The people in this moving, mouthwatering book transform humble ingredients like garlic and dill into recipes for survival. A wise, generous, and fearless exploration of how Gazans use food, even under incredible hardship, with strength and grace.
A refreshing, new angle on Gaza's story. This splendid book will make your mouth water and show you the wonders of a rich, yet simple cuisine undimmed by years of a cruel and pointless siege. A tribute to its authors and a celebration of Gaza's brave and undaunted people.
I have never seen a cookbook like The Gaza Kitchen. And that is a shame because this is exactly as a cookbook should be. It is a guide to knowing a place—its tastes, its ecology, its struggles and its spirit—through the food that people share there.

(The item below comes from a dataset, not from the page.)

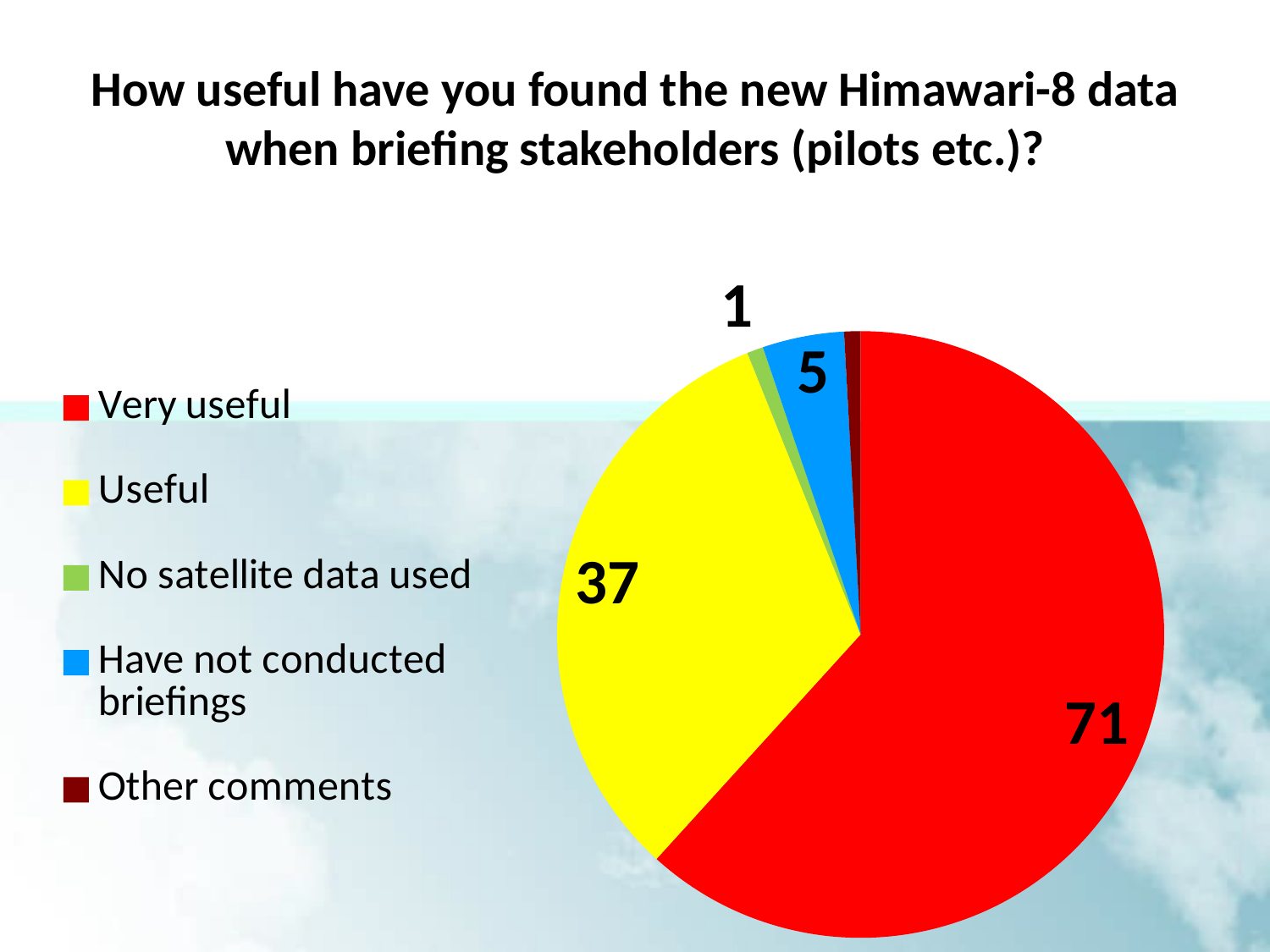
What colour is the slice for Useful? yellow How many categories does the legend list? 5 What is the value for Very useful? 71 What is the difference between the values for Have not conducted briefings and No satellite data used? 4 Which category has the largest slice of the pie? Very useful What is the value for Useful? 37 What is the value for No satellite data used? 1 What is the value for Have not conducted briefings? 5 Which is larger, the value for Useful or the value for Have not conducted briefings? Useful What is the title of the chart? How useful have you found the new Himawari-8 data when briefing stakeholders (pilots etc.)? What is the difference between the values for Very useful and Useful? 34 What kind of chart is shown on the slide? pie chart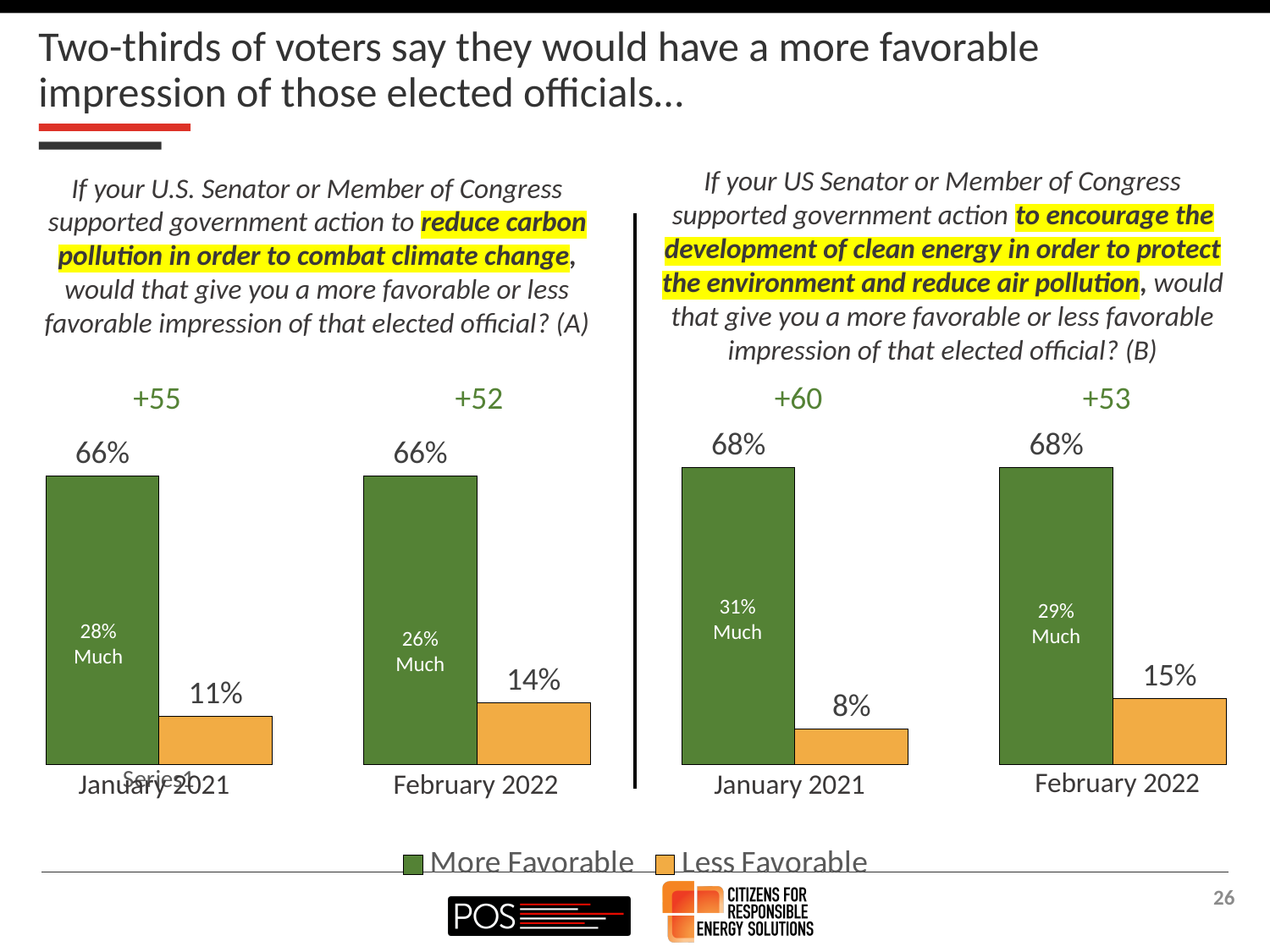
In the right chart (clean energy), what is the More Favorable value for February 2022? 68% In the right chart (clean energy), what is the Less Favorable value for January 2021? 8% In the right chart (clean energy), what is the difference between the Less Favorable values for February 2022 and January 2021? 7 percentage points In the left chart (reduce carbon pollution), does the Less Favorable value rise or fall from January 2021 to February 2022? Rise In the left chart (reduce carbon pollution), what is the More Favorable value for January 2021? 66% Which colour represents the More Favorable series in the legend? Green In the right chart (clean energy), which category has the lowest Less Favorable value? January 2021 In the left chart (reduce carbon pollution), what is the difference between the More Favorable and Less Favorable values for January 2021? 55 percentage points In the left chart (reduce carbon pollution), which is larger: the Less Favorable value for January 2021 or for February 2022? February 2022 What kind of chart is used on this slide? Bar chart How many series does the legend list? 2 In the left chart (reduce carbon pollution), what is the Less Favorable value for February 2022? 14%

It has changed how I cook, and it has filled me with respect for the ways in which food traditions create power and resilience in the face of adversity.
The Gaza Kitchen is a remarkable hybrid: a richly researched, elegantly written cookbook, it’s also a moving chronicle of the people whose food it describes. El-Haddad and Schmitt don’t avoid difficult political questions; neither do they fixate on them. Like the down-to-earth Gazan home cooks whose often surprising recipes they’ve recorded, they convey with sensitivity and a contagious kind of delight the way life somehow goes on, even with joy, amid the greatest hardships.